> [How to complete this task]: Your response should be a copy of each line in the listing below that includes the word "trap".

---- Data provided

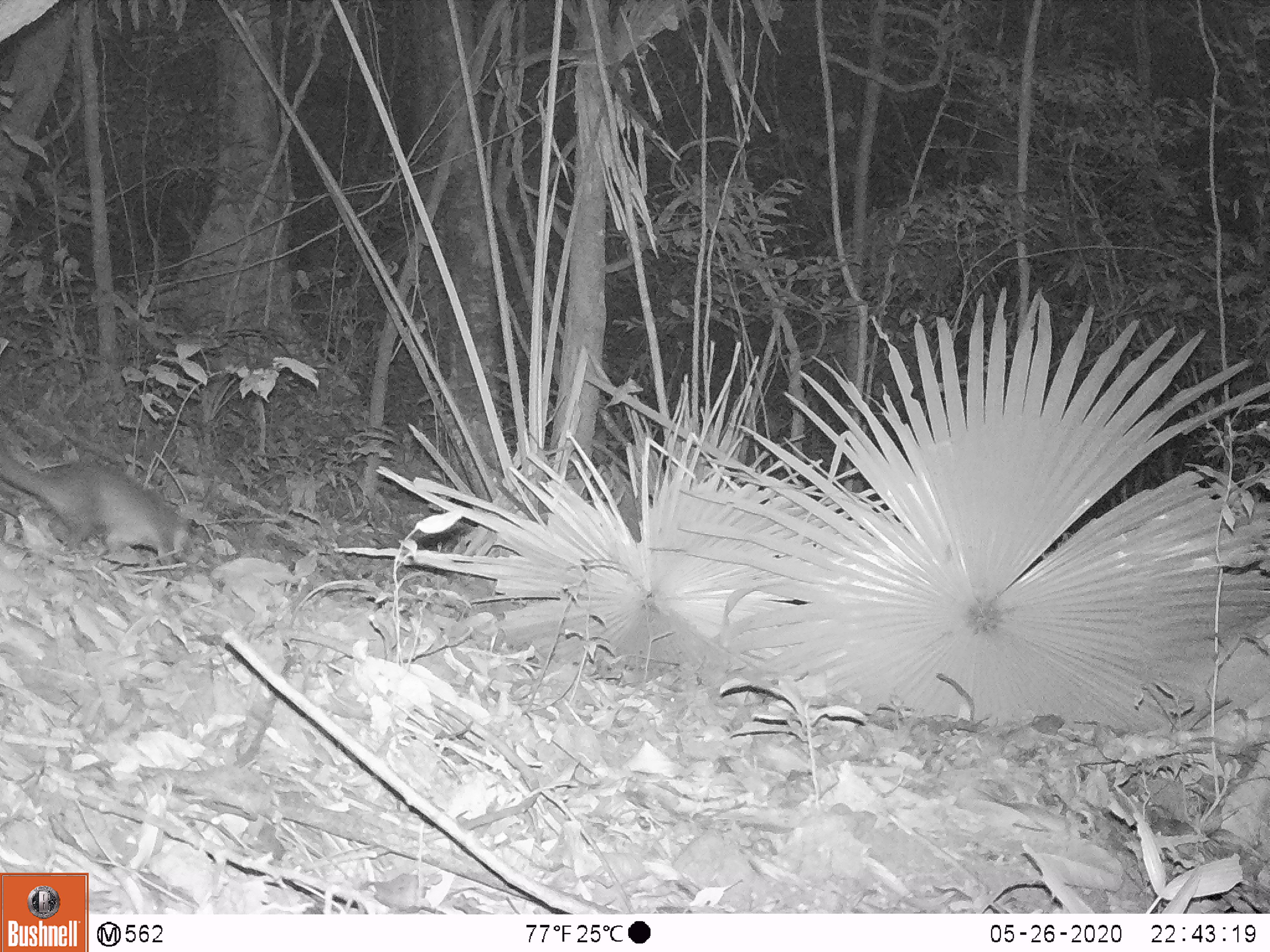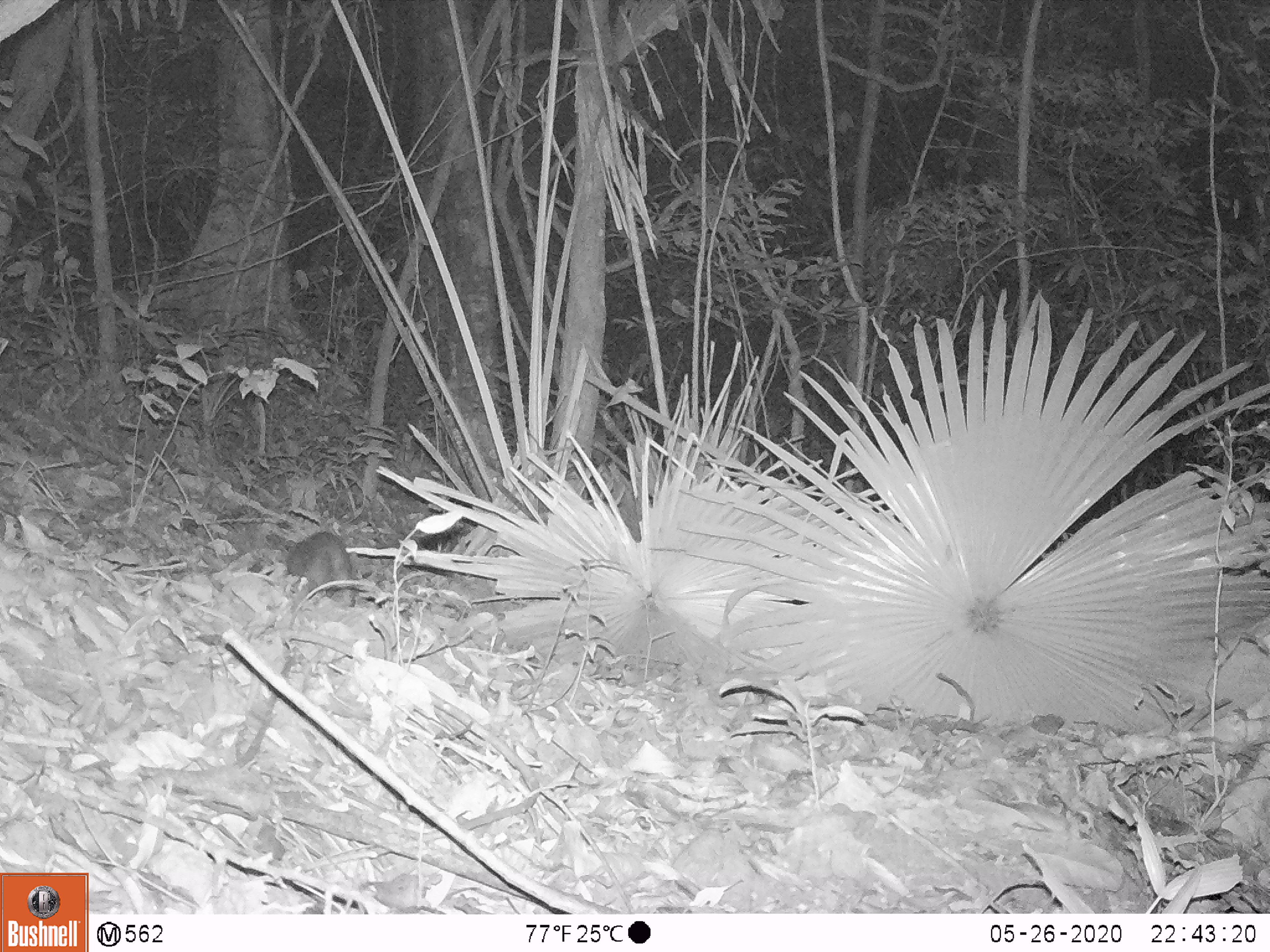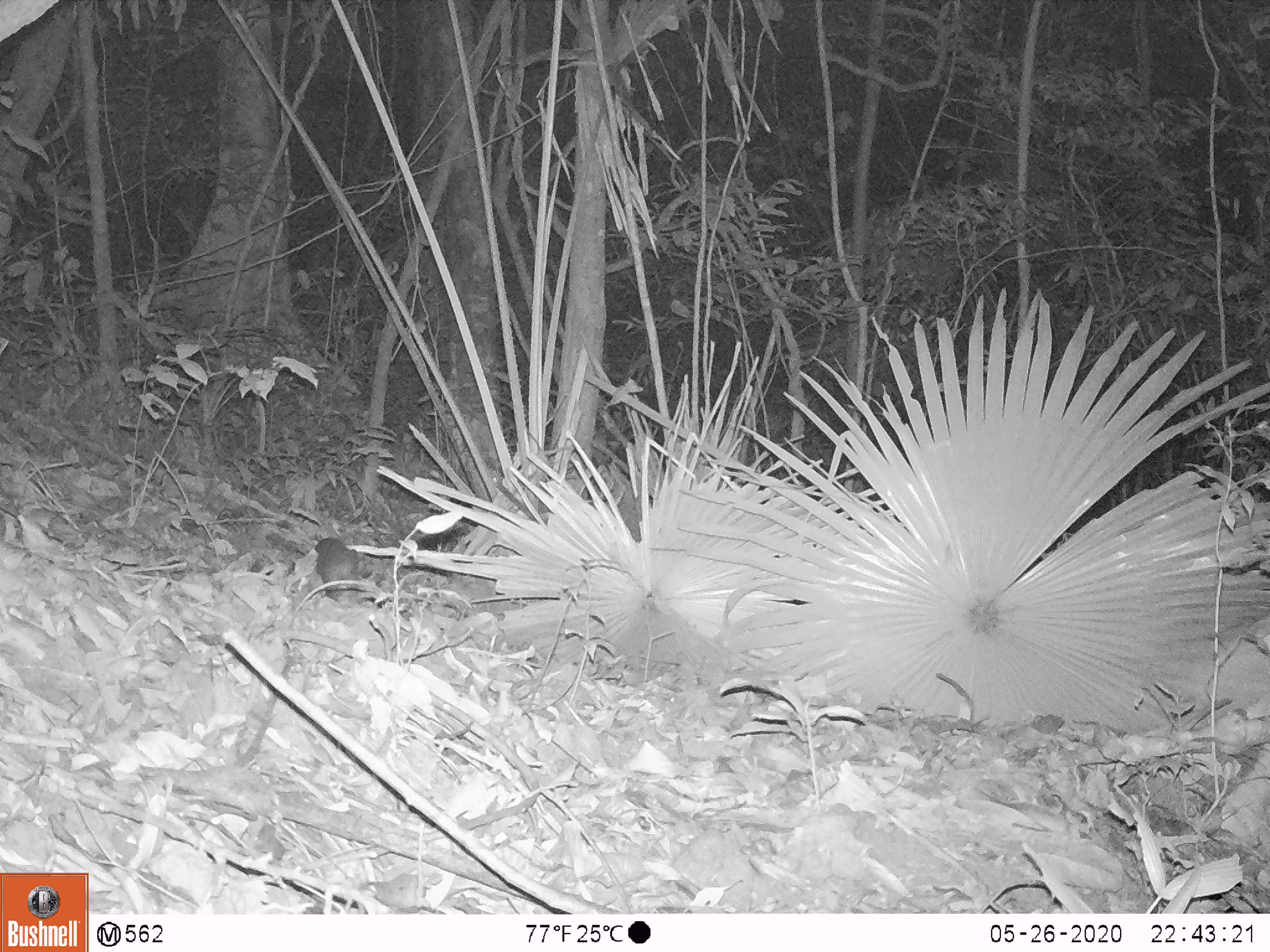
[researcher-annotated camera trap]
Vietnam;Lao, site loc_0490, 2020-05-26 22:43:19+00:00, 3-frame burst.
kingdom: Animalia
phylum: Chordata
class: Mammalia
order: Carnivora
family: Mustelidae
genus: Melogale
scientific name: Melogale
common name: ferret badger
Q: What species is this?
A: Ferret badger (Melogale).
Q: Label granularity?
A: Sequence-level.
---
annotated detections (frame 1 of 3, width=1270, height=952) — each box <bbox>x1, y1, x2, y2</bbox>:
ferret badger: <bbox>0, 450, 205, 572</bbox>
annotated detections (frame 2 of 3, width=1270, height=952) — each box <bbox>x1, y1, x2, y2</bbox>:
ferret badger: <bbox>283, 530, 353, 593</bbox>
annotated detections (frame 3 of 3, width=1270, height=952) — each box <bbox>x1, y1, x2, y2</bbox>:
ferret badger: <bbox>314, 537, 371, 601</bbox>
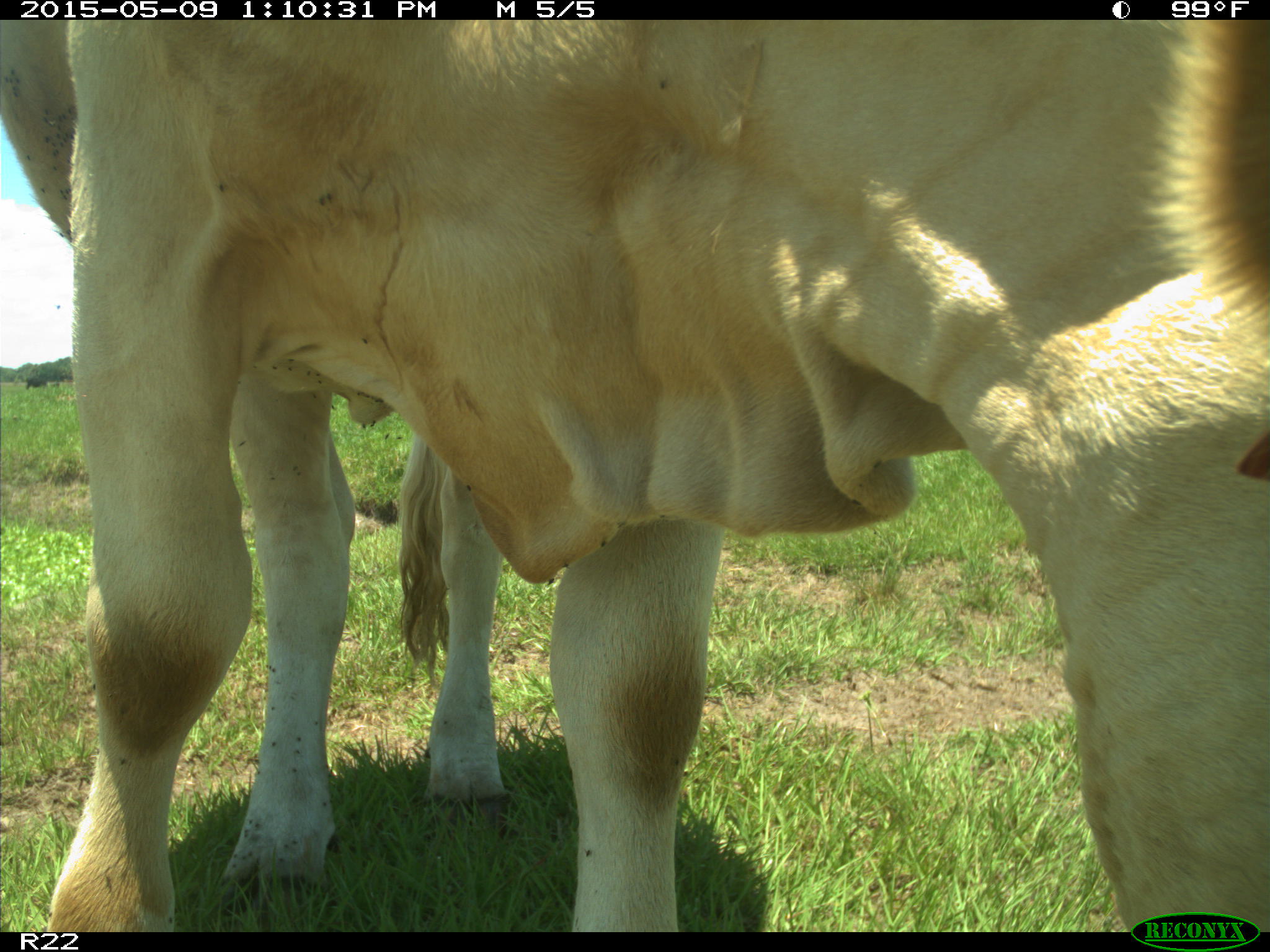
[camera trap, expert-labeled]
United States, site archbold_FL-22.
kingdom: Animalia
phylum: Chordata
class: Mammalia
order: Artiodactyla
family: Bovidae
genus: Bos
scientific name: Bos taurus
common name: domestic cow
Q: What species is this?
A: Bos taurus (domestic cow).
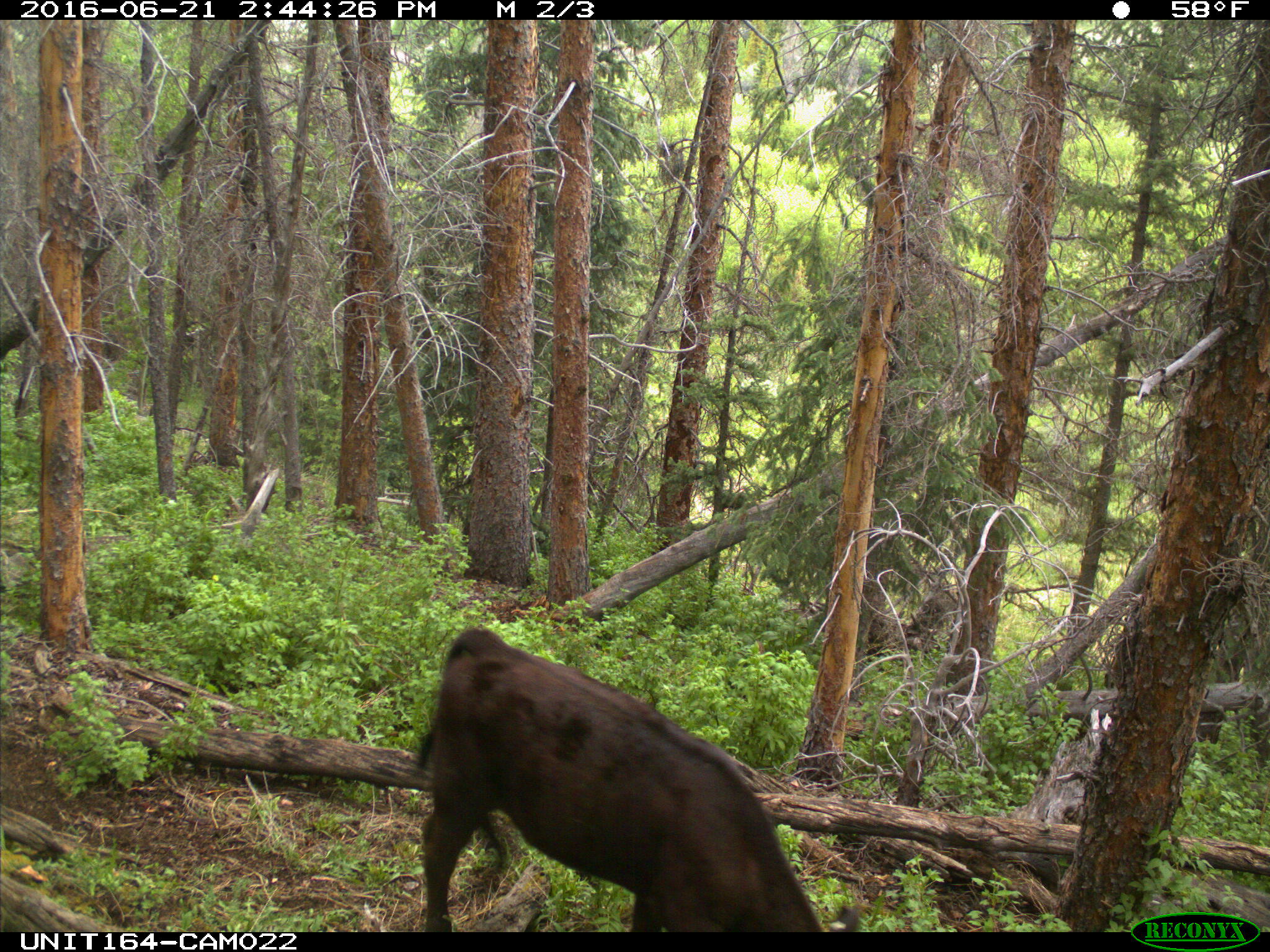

--------

> [Problem solution]:
[researcher-annotated camera trap]
[camera trap, expert-labeled]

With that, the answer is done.